Worst Jokes Ever
My wife left me for an Indian guy. I know he's going to treat her well, I heard they worship cows.
According to a recent survey, replacing words with the names of musical instruments in a sentence often goes undetected.
An atom loses an electron... It says, "Man, I really gotta keep an ion them."
No matter how kind you are, German children are kinder.
The three unwritten rules of life:
1. 2. 3.
You can tell a lot about a woman from her ankles. If they are on your shoulders, she probably likes you.
Why didn't anyone react when the king farted? -- It was a noble gas.
My poor knowledge of Greek mythology has always been my Achilles' elbow.
What's the difference between Dubai and Abu Dhabi? -- People in Dubai don't like the Flintstones but people in Abu Dhabi doooo.
Why do cows wear bells?
Because their horns don't work.
9 out of 10 Americans are stupid... I'm so glad I'm in the 1%.
What do you call a girl with an hourglass figure? -- A waist of time.

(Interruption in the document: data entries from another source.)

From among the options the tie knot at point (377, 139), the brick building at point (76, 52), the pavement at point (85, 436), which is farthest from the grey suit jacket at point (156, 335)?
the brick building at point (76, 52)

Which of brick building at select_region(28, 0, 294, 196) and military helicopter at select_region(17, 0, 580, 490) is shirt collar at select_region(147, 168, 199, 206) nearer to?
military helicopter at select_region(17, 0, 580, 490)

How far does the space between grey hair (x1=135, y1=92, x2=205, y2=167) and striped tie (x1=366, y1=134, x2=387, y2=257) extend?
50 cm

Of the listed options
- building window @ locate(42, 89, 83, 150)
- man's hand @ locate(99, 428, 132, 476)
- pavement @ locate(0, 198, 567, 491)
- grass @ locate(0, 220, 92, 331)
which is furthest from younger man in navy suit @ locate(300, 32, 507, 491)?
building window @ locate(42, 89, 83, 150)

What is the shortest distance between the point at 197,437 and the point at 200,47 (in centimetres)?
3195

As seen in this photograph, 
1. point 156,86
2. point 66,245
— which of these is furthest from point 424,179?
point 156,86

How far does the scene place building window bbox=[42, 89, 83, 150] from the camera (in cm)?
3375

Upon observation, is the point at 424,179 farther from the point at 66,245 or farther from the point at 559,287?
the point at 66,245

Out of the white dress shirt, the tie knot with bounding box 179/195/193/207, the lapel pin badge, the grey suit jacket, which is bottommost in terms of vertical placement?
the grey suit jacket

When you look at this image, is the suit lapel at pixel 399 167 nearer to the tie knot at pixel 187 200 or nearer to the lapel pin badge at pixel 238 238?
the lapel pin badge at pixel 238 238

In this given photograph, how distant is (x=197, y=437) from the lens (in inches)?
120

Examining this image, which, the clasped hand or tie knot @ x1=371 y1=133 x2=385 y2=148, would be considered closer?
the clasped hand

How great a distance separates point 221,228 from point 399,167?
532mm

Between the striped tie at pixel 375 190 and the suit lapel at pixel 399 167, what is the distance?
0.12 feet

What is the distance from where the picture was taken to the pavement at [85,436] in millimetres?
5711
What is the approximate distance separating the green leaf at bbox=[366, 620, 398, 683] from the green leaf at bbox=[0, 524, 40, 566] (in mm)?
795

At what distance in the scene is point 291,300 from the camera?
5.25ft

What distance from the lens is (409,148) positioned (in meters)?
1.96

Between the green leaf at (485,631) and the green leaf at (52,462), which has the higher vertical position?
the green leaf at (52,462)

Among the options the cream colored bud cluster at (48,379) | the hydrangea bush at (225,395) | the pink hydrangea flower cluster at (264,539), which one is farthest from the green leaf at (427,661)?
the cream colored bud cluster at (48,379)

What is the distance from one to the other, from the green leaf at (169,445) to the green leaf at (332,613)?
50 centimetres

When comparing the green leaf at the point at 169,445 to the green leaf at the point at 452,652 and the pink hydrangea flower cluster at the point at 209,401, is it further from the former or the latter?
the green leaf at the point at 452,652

After God created 24 hours of alternating darkness and light, one of the angels asked him, "What are you going to do now?"

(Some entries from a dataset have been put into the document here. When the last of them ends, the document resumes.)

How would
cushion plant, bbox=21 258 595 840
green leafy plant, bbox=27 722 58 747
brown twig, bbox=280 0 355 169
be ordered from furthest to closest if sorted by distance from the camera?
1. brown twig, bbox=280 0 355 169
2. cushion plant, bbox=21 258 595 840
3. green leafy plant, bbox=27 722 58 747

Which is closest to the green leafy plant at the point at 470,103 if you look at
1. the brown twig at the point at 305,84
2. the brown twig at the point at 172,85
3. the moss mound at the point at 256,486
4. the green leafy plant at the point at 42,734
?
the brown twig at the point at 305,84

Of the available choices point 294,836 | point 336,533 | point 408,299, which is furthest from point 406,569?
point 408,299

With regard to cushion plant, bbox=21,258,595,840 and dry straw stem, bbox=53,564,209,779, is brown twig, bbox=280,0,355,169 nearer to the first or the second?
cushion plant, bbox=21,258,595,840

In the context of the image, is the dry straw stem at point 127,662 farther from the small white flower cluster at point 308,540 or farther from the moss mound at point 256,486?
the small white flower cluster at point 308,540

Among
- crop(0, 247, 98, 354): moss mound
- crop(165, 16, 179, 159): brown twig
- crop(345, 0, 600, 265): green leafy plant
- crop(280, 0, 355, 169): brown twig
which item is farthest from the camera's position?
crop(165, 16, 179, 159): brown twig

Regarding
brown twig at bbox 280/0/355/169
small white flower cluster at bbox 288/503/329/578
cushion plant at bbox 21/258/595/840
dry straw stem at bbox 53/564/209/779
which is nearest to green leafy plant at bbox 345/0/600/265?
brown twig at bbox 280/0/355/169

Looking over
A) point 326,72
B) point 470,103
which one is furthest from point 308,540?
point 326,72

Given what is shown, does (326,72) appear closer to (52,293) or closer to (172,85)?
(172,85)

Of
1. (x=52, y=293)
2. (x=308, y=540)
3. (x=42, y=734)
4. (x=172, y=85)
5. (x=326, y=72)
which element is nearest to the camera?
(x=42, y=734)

God said, "I think I'm going to call it a day."
What's the difference between a hippie chick and a hockey player? The hockey player showers after 3 periods.
I was going to buy a pocket calculator. But then I thought, who cares how many pockets I have?
Apparently, Monica Lewinsky didn't vote for Hillary Clinton this election. She said the last Clinton presidency left a bad taste in her mouth.
The furniture store keeps calling me back... But all I wanted was that one nightstand.
Why did the Star Wars movies come out in the sequence 4, 5, 6, 1, 2, 3? -- Because Yoda was in charge of the sequence.
What does a robot do at the end of a one night stand? -- He nuts and bolts.
Today someone was killed with a starter pistol. Police think it might be race related.